She narrowly missed getting hip-checked by the outer lip of a bell twice her size. She felt as if she were playing dodge ball in the middle of a carillon frame, and was only slightly bitter that she’d be killed via massive glockenspiel before she’d even taken her first campanology class.

Well, more than _slightly_.

She would’ve aced that class.

Too bad her perfect pitch would be shot for the semester if she stayed up here much longer.

She rounded a corner and bumped into something big and solid, but definitely a little bit squishier than a bell. Something hard whacked her in the nose and she stumbled back blindly, but then found herself yanked against the big squishy thing. Her head was literally ringing and her nose nearly broken, little hot tears of anger and pain pooling at her eye creases. She stared upward with a practiced glare and met a sharp, boyishly animated face, mouthing words she’d not be able to decipher until after the evening vespers ringing concluded.
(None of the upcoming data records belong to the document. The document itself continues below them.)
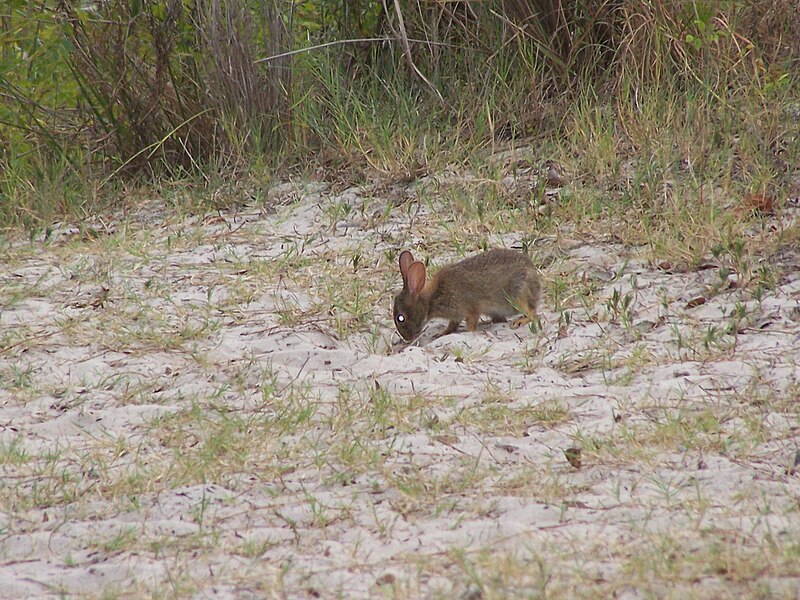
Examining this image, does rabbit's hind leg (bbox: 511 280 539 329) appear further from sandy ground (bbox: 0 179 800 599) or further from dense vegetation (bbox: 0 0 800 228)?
dense vegetation (bbox: 0 0 800 228)

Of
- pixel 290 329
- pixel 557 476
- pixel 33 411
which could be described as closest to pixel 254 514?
pixel 557 476

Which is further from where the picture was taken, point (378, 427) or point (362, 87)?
point (362, 87)

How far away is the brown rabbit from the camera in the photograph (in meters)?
5.91

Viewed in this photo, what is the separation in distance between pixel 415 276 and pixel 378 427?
147 centimetres

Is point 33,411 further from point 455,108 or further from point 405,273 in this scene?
point 455,108

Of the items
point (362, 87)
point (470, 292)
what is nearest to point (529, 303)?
point (470, 292)

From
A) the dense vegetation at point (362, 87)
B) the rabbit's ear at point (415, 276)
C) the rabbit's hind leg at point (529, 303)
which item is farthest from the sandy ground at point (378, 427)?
the dense vegetation at point (362, 87)

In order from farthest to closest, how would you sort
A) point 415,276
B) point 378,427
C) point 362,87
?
point 362,87, point 415,276, point 378,427

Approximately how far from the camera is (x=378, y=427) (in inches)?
181

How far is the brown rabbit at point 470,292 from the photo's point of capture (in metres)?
5.91

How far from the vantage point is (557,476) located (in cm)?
405

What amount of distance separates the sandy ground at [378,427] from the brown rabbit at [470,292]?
0.50 ft

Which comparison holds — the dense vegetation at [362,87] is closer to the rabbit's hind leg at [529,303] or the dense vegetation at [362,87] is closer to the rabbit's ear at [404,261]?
the rabbit's hind leg at [529,303]

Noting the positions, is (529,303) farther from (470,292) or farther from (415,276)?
(415,276)
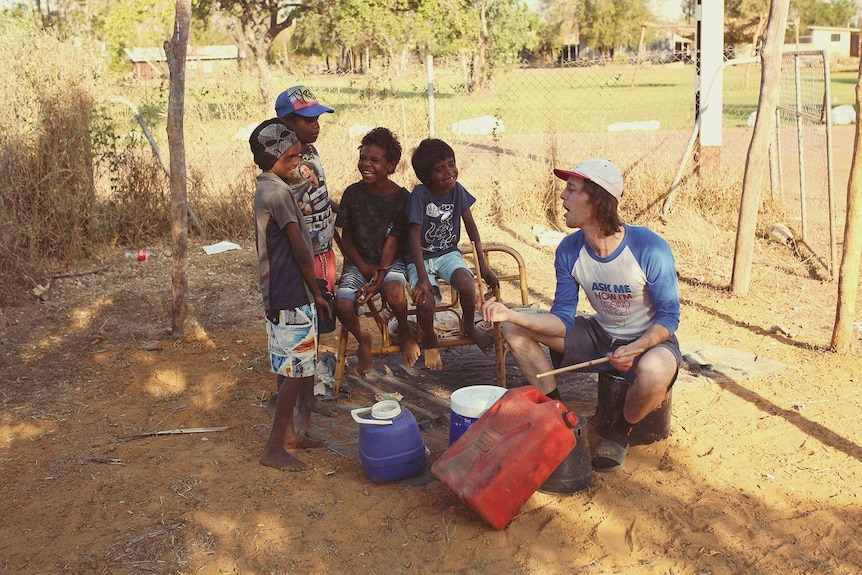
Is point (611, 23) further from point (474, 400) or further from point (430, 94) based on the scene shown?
point (474, 400)

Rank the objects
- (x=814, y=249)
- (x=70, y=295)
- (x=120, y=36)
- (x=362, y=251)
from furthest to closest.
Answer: (x=120, y=36), (x=814, y=249), (x=70, y=295), (x=362, y=251)

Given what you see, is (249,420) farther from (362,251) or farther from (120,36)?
(120,36)

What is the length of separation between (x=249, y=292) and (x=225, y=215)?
2.01m

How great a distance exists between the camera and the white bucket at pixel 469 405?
355cm

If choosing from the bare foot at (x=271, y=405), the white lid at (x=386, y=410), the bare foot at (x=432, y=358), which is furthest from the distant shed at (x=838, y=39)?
the white lid at (x=386, y=410)

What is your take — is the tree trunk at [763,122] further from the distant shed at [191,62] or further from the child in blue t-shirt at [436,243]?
the distant shed at [191,62]

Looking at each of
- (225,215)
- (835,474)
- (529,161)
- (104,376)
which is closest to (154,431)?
(104,376)

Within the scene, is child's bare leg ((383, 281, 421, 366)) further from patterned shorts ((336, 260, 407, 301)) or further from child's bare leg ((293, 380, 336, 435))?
child's bare leg ((293, 380, 336, 435))

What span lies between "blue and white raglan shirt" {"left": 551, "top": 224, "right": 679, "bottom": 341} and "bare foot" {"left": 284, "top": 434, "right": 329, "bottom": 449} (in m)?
1.39

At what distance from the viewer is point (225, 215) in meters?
8.66

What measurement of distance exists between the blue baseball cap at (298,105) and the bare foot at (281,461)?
1.81 metres

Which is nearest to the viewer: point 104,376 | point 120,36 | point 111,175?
point 104,376

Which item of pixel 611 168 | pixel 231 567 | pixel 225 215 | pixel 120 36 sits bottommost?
pixel 231 567

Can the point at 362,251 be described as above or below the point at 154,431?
above
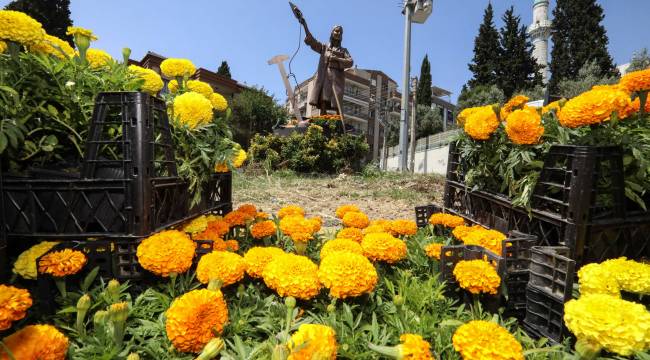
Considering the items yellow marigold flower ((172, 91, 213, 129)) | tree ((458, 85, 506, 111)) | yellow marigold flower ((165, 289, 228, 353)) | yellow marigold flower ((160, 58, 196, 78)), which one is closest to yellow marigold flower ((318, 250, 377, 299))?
yellow marigold flower ((165, 289, 228, 353))

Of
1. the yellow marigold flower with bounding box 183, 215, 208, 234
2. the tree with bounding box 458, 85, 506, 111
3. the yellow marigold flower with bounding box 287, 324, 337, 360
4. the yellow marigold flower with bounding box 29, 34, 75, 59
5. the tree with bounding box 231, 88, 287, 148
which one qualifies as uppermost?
the tree with bounding box 458, 85, 506, 111

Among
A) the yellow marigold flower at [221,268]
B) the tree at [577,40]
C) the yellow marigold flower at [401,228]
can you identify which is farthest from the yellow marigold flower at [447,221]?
the tree at [577,40]

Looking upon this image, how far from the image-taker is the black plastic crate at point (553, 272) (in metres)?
1.08

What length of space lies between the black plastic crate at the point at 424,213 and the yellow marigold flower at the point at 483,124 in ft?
1.83

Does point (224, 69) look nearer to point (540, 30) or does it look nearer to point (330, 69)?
point (330, 69)

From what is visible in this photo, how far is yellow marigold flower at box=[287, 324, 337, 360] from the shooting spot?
0.75 meters

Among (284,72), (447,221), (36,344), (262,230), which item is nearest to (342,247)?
(262,230)

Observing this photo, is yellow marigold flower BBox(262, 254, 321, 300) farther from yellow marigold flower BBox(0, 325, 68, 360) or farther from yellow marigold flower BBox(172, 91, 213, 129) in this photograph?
yellow marigold flower BBox(172, 91, 213, 129)

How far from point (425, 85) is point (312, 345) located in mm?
40255

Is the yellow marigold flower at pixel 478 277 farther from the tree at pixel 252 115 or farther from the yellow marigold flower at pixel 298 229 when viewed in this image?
the tree at pixel 252 115

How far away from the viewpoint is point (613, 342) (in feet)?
2.79

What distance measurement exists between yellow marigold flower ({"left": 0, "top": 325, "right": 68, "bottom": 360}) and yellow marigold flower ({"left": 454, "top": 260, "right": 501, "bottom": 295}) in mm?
1171

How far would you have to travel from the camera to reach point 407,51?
495 inches

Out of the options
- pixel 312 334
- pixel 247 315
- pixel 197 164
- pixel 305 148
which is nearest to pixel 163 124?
pixel 197 164
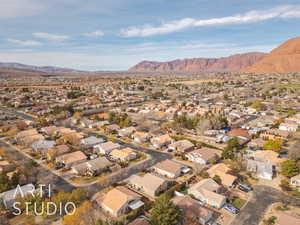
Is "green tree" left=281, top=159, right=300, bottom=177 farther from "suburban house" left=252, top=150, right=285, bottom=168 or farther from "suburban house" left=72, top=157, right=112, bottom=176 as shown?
"suburban house" left=72, top=157, right=112, bottom=176

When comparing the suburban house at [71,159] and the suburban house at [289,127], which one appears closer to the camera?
the suburban house at [71,159]

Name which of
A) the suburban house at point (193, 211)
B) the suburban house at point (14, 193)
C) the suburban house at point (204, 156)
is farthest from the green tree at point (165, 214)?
the suburban house at point (14, 193)

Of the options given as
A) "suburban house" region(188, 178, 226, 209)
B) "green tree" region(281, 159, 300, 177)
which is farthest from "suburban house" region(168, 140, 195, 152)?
"green tree" region(281, 159, 300, 177)

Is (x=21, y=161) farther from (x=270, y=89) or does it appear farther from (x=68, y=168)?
(x=270, y=89)

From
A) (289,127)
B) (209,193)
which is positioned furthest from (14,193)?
(289,127)

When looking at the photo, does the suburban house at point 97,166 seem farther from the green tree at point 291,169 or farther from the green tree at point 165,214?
the green tree at point 291,169

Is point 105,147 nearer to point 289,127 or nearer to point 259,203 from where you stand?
point 259,203

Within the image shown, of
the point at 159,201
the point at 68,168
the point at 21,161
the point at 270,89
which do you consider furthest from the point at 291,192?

His hand around her waist had saved her from a sure _whack_ by one of the larger bells on the lower frames.

Liesel swatted at his arm and put her hand over his chittering gob. She shifted her head to the right and the left, eyeing routes around bells and doing her best to communicate a desire for an exit. She removed her hand and her eyes shot upwards, begging for understanding. The guy nodded once and inched around the column he’d pulled her against. His palms flew up to his own ears as he led the way around the column, ducking until they made it to the far corner of the open air belfry.

He turned to look down at her and opened his mouth to speak, at which Liesel delivered a knowing side eye, and flapped her extended elbows slightly at her head to remind the idiot that _she still had her ears covered_.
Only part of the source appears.